All directors and senior members of management of M H Mills and Industries Limited :

(i) Shall endeavor to act in good faith, responsibility, with due care, competence and diligence without misrepresenting material facts while dealing with the third parties and promote ethical and honest behavior within the company;

(ii) Are committed for conducting the business of the company in accordance with the applicable laws, rules & regulations and with highest standards of business ethics.
Applicability
This Code of Conduct and Ethics is applicable to all the Board of Directors and Senior Management. The Senior Management shall include all Executives in Top Management Cadre of the Company (hereinafter referred as Management).
Financial Reporting
M H Mills & Industries Ltd. shall prepare and maintain its accounts fairly and accurately in accordance with the accounting and financial reporting standards which represent the generally accepted guidelines, principles, applicable accounting standards, laws and regulations of the country. Accounting and procedures shall fairly and accurately reflect all the company's business transactions. All required information shall be accessible to Audit Committee of the Company & company auditors and other authorized parties/agencies. There shall be no willful omissions of any company transactions from the books and records, no advance income recognition, and no hidden bank account and funds.
Conflict of Interest
The Management must avoid any conflicts of interest between company and Management. Any situation that involves, or may reasonably be expected to involve, a conflict of interest with the Company, should be informed promptly to the Chairman or Managing Director of the Company.

Some of the more common conflicts, which management must avoid, are mentioned herein under:-
  • Financial interest of an employee of the company or his relatives including shareholding in any company or a share in any firm which is an actual or potential competitor, supplier, customer, or other alliance partner of the company.
  • An employee of a the company conducting business on behalf of his company/firm or being in a position to influence a decision with regard to his company's/firm's business with a supplier or customer of which his relative is an officer or representative, resulting in a benefit directly or indirectly in any form to him or his relative.
  • Award of benefits such as increase in salary or other remuneration, posting, promotion or recruitment of a relative of an employee of the company where such an individual is in a position to influence the decision with regard to such benefits.
  • Acceptance of gifts, donations, hospitality and/or entertainment beyond the customary level from existing or potential suppliers, customers or other third parties which have business dealings with the

  • Company.
    The above illustrations are limited.
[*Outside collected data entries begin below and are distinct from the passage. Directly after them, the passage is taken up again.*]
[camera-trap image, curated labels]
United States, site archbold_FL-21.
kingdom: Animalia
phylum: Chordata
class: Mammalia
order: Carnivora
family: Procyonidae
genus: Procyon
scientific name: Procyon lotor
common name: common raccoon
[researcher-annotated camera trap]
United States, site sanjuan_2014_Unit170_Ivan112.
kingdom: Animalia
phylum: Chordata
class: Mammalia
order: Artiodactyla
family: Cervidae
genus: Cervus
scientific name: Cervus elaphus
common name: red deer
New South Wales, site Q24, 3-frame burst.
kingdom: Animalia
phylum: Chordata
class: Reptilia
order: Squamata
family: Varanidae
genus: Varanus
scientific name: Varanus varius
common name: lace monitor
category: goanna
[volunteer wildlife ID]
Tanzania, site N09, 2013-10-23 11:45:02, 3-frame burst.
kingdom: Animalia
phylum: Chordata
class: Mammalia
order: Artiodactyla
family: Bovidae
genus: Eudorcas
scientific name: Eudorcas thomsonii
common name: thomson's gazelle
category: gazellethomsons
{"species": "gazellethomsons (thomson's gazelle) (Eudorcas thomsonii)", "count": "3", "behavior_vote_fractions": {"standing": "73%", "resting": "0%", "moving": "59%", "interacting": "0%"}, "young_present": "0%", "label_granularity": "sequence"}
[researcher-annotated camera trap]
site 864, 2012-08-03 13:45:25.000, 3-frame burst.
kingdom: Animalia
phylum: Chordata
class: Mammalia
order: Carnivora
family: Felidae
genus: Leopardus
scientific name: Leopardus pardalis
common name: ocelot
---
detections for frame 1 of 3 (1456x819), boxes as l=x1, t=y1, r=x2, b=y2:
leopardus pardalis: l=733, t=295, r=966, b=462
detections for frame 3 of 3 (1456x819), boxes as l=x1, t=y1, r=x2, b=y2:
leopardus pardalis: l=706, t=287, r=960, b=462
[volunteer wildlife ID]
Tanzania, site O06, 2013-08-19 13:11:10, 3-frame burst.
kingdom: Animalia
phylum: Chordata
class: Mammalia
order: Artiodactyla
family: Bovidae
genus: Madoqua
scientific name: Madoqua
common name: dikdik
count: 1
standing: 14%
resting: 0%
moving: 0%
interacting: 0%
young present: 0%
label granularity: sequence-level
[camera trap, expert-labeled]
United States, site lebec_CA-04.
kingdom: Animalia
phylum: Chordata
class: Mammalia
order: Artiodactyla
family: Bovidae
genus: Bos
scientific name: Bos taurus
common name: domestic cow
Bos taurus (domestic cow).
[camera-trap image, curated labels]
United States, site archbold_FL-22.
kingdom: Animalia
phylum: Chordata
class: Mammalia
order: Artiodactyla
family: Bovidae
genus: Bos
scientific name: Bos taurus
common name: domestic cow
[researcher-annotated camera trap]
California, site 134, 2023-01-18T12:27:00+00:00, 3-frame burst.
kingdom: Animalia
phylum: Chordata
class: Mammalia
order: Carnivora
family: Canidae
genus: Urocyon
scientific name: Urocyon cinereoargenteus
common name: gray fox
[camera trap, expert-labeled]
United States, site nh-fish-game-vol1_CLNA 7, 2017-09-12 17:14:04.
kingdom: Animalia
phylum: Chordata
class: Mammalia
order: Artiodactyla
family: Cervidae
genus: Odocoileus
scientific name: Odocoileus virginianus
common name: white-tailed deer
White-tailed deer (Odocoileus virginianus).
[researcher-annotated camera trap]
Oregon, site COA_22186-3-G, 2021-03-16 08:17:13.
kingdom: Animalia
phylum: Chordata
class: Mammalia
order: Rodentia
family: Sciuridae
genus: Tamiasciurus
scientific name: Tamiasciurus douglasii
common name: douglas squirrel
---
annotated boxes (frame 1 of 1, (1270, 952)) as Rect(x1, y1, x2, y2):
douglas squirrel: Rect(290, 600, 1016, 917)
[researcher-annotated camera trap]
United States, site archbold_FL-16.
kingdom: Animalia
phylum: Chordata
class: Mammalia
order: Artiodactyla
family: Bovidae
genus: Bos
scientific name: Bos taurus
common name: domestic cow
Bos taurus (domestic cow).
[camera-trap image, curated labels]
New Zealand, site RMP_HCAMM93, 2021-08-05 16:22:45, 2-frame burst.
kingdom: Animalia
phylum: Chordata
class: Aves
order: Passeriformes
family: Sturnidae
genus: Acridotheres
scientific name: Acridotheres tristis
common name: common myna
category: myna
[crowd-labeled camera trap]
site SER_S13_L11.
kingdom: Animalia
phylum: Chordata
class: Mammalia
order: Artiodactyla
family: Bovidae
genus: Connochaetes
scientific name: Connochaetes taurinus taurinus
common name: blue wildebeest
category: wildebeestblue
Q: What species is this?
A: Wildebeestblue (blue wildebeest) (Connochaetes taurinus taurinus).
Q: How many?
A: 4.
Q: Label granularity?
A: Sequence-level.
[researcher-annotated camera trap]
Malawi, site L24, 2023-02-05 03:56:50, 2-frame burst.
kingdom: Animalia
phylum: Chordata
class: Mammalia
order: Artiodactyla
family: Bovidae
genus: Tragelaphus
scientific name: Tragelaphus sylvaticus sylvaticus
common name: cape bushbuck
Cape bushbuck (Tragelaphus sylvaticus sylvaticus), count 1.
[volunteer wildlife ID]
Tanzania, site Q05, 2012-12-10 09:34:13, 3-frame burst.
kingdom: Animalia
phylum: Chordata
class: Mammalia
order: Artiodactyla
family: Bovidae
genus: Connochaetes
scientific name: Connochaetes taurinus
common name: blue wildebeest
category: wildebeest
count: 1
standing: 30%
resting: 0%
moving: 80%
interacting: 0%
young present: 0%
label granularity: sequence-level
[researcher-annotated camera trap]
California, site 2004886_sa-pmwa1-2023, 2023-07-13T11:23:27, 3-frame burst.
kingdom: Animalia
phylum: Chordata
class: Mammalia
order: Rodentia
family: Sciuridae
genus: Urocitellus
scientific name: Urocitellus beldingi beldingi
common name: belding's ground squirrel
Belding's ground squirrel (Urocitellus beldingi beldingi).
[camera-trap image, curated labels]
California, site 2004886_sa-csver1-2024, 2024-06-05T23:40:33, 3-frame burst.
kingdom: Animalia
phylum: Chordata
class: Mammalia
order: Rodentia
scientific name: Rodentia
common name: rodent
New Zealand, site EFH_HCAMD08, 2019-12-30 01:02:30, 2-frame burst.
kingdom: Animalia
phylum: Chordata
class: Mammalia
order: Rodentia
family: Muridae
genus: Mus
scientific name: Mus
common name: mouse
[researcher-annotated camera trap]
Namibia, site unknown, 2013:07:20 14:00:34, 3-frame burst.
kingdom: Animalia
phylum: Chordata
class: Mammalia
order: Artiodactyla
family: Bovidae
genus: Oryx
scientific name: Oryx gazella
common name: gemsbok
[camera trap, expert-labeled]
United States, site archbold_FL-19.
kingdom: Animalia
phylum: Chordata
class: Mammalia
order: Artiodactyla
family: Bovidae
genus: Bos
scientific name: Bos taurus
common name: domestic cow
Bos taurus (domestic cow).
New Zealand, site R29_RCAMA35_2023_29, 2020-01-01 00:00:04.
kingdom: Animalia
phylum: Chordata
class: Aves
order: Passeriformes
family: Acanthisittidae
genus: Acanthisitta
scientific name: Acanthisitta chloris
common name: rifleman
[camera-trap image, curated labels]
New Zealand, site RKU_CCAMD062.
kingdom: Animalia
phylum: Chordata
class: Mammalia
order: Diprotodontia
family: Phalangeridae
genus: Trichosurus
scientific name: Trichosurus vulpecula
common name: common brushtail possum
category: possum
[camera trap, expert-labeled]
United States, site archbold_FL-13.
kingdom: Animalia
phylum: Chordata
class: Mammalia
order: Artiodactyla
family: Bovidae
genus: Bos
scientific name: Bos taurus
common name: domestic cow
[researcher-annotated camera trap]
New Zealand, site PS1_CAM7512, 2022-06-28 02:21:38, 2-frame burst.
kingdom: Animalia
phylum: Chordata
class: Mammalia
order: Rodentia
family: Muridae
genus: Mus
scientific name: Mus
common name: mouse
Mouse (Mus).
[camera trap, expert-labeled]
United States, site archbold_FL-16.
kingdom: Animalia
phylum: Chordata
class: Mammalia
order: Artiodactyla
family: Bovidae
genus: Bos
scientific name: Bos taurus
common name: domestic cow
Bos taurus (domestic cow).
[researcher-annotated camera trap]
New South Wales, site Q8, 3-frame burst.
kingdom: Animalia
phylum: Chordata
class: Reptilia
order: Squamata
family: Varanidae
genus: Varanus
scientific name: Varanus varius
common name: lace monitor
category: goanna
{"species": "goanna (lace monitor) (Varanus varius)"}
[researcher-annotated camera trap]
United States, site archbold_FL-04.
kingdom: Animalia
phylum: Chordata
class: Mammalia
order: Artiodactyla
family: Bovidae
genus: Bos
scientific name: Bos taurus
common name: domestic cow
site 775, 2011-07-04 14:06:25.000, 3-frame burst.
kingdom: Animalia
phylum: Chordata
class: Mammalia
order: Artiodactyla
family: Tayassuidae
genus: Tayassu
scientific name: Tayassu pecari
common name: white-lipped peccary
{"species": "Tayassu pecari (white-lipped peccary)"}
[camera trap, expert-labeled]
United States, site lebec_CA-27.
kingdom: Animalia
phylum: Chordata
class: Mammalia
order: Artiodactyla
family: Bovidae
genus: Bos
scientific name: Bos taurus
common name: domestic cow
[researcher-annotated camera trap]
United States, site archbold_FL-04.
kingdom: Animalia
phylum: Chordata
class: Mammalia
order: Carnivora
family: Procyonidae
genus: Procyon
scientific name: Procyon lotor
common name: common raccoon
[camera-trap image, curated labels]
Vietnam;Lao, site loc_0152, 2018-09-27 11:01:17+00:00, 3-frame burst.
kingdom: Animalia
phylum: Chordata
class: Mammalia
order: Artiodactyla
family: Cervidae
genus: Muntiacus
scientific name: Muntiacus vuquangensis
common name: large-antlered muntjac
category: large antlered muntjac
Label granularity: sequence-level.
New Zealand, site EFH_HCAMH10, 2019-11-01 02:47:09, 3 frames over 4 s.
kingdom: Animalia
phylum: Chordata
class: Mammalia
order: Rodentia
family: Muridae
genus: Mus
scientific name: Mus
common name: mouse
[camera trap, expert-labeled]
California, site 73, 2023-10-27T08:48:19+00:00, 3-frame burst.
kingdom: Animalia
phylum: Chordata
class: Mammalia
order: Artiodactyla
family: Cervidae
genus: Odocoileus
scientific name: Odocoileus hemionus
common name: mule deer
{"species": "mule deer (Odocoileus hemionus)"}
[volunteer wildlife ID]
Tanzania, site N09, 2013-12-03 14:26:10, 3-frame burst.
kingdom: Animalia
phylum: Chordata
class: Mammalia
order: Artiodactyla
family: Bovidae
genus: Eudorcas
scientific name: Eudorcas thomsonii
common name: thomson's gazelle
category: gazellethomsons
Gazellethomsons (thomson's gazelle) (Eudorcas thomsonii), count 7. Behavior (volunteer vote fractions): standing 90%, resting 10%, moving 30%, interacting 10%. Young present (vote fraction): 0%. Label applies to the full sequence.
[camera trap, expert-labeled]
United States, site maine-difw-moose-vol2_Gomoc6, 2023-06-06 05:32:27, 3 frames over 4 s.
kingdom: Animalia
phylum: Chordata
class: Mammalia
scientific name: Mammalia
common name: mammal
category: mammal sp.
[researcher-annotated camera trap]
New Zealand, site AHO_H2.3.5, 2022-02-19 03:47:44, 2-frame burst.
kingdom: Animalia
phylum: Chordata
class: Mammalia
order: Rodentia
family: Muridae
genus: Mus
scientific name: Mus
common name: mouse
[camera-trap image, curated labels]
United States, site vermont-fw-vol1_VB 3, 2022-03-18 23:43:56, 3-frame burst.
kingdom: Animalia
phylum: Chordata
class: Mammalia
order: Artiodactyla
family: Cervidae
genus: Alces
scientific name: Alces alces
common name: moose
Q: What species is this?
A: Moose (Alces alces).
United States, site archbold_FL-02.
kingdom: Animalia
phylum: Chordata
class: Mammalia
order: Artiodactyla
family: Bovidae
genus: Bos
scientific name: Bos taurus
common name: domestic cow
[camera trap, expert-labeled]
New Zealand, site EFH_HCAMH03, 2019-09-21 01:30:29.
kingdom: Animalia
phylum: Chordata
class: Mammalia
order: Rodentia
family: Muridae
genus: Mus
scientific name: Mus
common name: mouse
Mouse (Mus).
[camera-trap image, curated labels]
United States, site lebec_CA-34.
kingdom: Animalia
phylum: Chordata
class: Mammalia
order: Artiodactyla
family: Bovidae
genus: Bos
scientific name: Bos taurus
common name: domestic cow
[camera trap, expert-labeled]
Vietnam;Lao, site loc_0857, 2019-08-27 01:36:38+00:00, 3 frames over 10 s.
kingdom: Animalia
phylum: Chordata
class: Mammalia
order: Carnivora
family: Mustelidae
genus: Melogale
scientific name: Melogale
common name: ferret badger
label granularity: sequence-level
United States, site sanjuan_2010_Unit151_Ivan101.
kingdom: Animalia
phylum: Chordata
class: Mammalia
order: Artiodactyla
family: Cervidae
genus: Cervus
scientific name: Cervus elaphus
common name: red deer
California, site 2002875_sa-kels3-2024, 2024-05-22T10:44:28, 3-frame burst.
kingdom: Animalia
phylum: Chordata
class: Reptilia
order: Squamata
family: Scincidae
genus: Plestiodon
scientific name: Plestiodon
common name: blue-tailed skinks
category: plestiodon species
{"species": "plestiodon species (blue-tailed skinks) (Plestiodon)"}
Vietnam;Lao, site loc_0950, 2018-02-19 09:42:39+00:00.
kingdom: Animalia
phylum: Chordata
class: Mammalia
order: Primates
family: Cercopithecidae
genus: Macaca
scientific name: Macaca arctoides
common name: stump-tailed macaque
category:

However other instances of conflict of interest exist due to any reasons, adequate and full disclosure by such interested persons should be made to the management of the Company.
Corporate Opportunities
The Directors or Senior Management personals are strictly prohibited:
  • To take themselves or their companies, opportunities which is discovered through the internal sources/insider information or position as a director or manager of the Company?
  • To use assets/properties of the Company for their personal gain;
  • To compete with the Company for business. However, the Independent directors/disinterested Directors of the Company decide that the Company will not pursue the said opportunities that relates to the Business of the Company, then Directors/senior management may then do so.
Insider Trading and Price sensitive information
All directors and senior managerial personals must comply with the SEBI Insider Trading Regulations, 1992. An employee of the Company or their immediate relatives shall not derive any benefit from the access to and possession of price sensitive information about the Company, which is not available to the general public.

Before making any transaction directly or indirectly as regard securities of the Company, without informing Compliance Officer of the Company and must strictly comply with the Insider Trading Regulations laid down by SEBI.